Python Virtual Training For Arcesium - Module III - Day 3¶

Mar 13-17, 2023 Vikrant Patil

All notes are available online at https://notes.pipal.in/2023/arcesium_finop_jan/

Please login to https://engage.pipal.in/ and launch jupyter lab

For today create a notebook with name module3-day3

notebook names are case sensitive. Make sure you give correct name

© Pipal Academy LLP

Selenium With Chrome¶

  • create virtual env from cmd/terminal python -m venv chrome_selenium
  • download chromdrivers approriate to your chrome version unzip it in chrome_selenium/bin -- for linux/mac unzip it in chrome_selenium/Scripts -- for linux/mac

that will copy chromedriver.exe in above folder

In [1]:
%%file download_using_chrome.py
from selenium import webdriver
import os
import time

chromeoptions = webdriver.ChromeOptions()
prefs = {"download.default.directory": os.path.abspath("/home/vikrant/Downloads")}
chrome = webdriver.Chrome(options=chromeoptions)
url = "https://selenium-python.readthedocs.io/installation.html"
chrome.get(url)

time.sleep(20)
Overwriting download_using_chrome.py

Reading email from outlook¶

In [3]:
"""all about outlook and python

create virtual environment with name pywinservices

python -m venv pywinservices

activate it using

\pywinservices\Scripts\activate.bat

after activation install following packages

pip install pypiwin32 

following code makes use of MAPI api provided by microsoft
for more advanced cases refer 

https://docs.microsoft.com/en-us/office/client-developer/outlook/outlook-home

"""
import datetime
import os
import win32com.client


def get_outlook():
    return win32com.client.Dispatch("Outlook.Application").GetNamespace("MAPI")

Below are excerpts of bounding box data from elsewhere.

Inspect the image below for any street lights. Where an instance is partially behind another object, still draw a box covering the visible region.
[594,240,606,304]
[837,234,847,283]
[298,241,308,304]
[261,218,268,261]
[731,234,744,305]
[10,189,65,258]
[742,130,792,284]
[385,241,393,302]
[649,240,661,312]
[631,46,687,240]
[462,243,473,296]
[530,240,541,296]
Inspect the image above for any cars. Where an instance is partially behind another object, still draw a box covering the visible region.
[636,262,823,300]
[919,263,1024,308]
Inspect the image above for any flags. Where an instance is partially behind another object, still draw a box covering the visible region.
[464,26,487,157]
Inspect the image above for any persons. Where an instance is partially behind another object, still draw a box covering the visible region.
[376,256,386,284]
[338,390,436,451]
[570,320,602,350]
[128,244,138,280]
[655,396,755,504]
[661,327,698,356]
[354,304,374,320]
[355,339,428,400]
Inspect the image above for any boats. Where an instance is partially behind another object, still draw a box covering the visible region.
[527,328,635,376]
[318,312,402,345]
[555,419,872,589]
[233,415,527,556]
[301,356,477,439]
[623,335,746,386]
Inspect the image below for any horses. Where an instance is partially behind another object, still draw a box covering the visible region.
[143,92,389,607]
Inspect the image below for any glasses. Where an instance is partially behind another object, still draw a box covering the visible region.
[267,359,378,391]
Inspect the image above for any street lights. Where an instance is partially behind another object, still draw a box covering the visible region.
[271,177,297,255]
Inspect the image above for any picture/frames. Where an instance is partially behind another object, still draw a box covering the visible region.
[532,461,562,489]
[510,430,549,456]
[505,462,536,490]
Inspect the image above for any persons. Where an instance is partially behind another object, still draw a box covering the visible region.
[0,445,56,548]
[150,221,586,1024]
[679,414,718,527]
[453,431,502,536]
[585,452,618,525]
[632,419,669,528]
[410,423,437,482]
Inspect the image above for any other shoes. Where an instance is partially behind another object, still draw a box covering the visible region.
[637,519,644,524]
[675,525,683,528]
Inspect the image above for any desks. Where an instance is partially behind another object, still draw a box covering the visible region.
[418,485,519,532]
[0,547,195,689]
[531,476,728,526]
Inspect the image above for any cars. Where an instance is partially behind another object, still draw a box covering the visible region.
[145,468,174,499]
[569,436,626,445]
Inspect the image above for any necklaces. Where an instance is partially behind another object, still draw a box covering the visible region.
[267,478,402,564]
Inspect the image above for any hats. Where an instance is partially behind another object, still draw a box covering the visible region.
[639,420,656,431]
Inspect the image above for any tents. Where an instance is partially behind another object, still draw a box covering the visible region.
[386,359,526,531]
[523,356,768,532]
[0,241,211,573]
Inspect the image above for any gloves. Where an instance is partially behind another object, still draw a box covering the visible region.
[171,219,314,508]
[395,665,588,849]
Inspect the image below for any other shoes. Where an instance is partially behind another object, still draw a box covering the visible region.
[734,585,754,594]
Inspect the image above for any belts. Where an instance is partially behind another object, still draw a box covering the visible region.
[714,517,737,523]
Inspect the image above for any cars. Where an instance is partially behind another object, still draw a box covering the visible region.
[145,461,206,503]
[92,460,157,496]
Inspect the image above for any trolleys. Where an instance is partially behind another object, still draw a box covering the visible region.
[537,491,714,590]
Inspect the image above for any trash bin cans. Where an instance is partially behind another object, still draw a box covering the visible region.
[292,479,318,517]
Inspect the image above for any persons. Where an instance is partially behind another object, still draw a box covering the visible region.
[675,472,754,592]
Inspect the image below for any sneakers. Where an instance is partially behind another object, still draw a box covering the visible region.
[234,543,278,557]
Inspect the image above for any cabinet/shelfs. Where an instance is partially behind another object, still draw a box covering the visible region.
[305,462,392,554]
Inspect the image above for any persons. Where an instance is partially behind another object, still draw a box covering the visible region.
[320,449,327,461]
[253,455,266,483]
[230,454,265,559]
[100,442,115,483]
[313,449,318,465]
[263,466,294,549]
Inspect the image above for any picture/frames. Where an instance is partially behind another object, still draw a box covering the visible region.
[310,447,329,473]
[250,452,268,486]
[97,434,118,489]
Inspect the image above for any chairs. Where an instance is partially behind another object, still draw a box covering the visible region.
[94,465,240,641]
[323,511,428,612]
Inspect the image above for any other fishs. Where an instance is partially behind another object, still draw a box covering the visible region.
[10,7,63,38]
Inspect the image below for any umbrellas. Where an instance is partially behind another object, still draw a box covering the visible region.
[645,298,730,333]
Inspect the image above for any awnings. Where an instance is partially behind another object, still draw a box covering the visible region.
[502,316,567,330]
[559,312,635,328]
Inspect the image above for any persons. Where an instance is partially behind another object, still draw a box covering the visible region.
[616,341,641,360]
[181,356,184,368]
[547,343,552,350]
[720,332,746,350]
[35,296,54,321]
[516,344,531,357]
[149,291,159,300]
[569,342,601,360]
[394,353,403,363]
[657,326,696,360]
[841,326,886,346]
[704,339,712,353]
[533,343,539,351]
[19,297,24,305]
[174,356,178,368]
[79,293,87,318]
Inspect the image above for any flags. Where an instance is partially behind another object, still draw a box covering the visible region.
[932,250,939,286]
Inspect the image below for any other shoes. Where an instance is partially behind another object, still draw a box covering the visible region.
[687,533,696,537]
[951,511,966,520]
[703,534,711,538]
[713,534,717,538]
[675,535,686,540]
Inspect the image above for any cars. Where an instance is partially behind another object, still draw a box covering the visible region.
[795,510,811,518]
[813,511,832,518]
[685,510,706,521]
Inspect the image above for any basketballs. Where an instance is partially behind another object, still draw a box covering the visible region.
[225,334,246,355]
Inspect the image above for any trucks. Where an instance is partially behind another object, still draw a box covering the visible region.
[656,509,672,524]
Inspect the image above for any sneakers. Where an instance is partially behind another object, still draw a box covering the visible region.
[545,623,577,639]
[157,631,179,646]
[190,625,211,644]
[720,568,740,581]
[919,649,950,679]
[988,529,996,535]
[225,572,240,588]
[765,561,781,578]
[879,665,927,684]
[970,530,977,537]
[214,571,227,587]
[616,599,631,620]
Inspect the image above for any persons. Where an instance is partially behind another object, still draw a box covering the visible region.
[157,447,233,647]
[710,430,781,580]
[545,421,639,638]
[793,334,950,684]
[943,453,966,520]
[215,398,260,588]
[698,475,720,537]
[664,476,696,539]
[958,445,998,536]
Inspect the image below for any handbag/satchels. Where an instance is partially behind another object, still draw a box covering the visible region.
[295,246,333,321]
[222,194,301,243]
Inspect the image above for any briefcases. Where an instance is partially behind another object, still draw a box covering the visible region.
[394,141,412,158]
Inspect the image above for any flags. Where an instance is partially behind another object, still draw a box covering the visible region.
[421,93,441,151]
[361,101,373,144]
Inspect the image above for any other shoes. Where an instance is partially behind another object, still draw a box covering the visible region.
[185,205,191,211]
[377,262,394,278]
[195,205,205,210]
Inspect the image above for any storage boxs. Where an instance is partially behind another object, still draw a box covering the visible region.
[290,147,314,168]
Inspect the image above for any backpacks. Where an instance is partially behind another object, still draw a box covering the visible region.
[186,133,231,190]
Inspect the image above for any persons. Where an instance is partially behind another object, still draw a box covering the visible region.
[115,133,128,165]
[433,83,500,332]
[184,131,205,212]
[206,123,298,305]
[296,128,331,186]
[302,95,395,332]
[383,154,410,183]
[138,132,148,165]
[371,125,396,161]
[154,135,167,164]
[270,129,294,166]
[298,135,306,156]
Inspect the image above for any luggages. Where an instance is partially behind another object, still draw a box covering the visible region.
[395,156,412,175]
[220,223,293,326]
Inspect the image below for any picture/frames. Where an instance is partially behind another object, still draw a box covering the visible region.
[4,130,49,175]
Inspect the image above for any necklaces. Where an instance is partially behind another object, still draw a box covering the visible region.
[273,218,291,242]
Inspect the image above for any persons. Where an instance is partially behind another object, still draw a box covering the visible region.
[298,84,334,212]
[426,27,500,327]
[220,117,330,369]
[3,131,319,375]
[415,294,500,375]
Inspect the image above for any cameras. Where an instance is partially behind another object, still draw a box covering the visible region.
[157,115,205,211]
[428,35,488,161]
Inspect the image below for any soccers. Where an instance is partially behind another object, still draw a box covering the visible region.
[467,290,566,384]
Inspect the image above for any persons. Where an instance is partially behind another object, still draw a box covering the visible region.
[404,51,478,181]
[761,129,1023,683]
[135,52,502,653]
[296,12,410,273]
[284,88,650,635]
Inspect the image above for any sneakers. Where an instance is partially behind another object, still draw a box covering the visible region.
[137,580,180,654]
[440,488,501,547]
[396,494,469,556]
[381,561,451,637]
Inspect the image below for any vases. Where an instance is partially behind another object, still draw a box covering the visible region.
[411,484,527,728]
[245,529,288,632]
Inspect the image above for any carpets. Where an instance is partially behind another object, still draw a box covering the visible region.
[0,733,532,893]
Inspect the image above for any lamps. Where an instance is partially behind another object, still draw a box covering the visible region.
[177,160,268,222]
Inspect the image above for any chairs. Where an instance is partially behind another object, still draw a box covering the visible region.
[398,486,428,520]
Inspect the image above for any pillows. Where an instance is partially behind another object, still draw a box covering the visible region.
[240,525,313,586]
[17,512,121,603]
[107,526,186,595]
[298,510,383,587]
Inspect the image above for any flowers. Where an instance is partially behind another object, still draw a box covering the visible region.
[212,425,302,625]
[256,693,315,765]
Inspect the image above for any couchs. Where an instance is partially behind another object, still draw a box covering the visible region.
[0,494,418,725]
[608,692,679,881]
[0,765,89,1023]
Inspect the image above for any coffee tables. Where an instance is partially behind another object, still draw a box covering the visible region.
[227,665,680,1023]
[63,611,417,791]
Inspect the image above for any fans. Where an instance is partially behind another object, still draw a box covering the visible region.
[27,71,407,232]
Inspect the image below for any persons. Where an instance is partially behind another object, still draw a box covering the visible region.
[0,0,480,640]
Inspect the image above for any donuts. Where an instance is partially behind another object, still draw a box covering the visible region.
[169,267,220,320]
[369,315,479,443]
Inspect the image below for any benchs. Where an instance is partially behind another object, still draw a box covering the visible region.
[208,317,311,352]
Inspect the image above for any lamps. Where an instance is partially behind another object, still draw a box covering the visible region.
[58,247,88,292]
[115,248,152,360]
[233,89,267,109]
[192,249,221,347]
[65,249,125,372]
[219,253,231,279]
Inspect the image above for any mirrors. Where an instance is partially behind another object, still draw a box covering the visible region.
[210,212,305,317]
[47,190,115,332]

def get_inbox(email=None):
    outlook = get_outlook()
    if email == None:
        inbox = outlook.GetDefaultFolder(6)  # this works
    else:
        inbox = outlook.Folders.Items(email).Folders.Items('Inbox')
        # inbox1 = outlook.Folders.Items('123@abc.com').Folders.Items('Inbox') # To access 123@abc.com Inbox
        # inbox2 = outlook.Folders.Items('456@def.com').Folders.Itmes('Inbox') # To access 456@def.com Inbox
    return inbox


def get_default_inbox_messages():
    inbox = get_inbox()
    messages = inbox.Items
    return messages


def saveattachemnts_from_email(subject):
    """saves attachment from email that matches with subject
    """
    messages = get_default_inbox_messages()
    path = os.path.expanduser("~/Desktop/Attachments")
    today = datetime.date.today()

    for message in messages:
        if message.Subject == subject and message.Unread or message.Senton.date() == today:
            # body_content = message.body
            attachments = message.Attachments
            attachment = attachments.Item(1)
            for attachment in message.Attachments:
                attachment.SaveAsFile(os.path.join(path, str(attachment)))
                if message.Subject == subject and message.Unread:
                    message.Unread = False
                break


# print first 3 emails from ...
def print_emails(folderindex: int = 6, emailcount: int = 3):
    """
    folderindex 3, 4, 5, 6 ..Trash, Outbox, Sent, Inbox 
    """                                                    # folders,and emailcount,
    # try different numbers
    messages = get_default_inbox_messages()
    for i in range(emailcount):
        message = messages[i]
        print(message.Subject)
        # this body of message can be parsed to extract table
        print(message.Body)
        print("="*30)


def send_email_with_attachment():
    import win32com.client as win32
    outlook = win32.Dispatch('outlook.application')
    mail = outlook.CreateItem(0)
    mail.To = 'To address'
    mail.Subject = 'Message subject'
    mail.Body = 'Message body'
    mail.HTMLBody = '<h2>HTML Message body</h2>'  # this field is optional

    # To attach a file to the email (optional):
    attachment = "Path to the attachment"
    mail.Attachments.Add(attachment)

    mail.Send()
---------------------------------------------------------------------------
ModuleNotFoundError                       Traceback (most recent call last)
Cell In[3], line 23
     21 import datetime
     22 import os
---> 23 import win32com.client
     26 def get_outlook():
     27     return win32com.client.Dispatch("Outlook.Application").GetNamespace("MAPI")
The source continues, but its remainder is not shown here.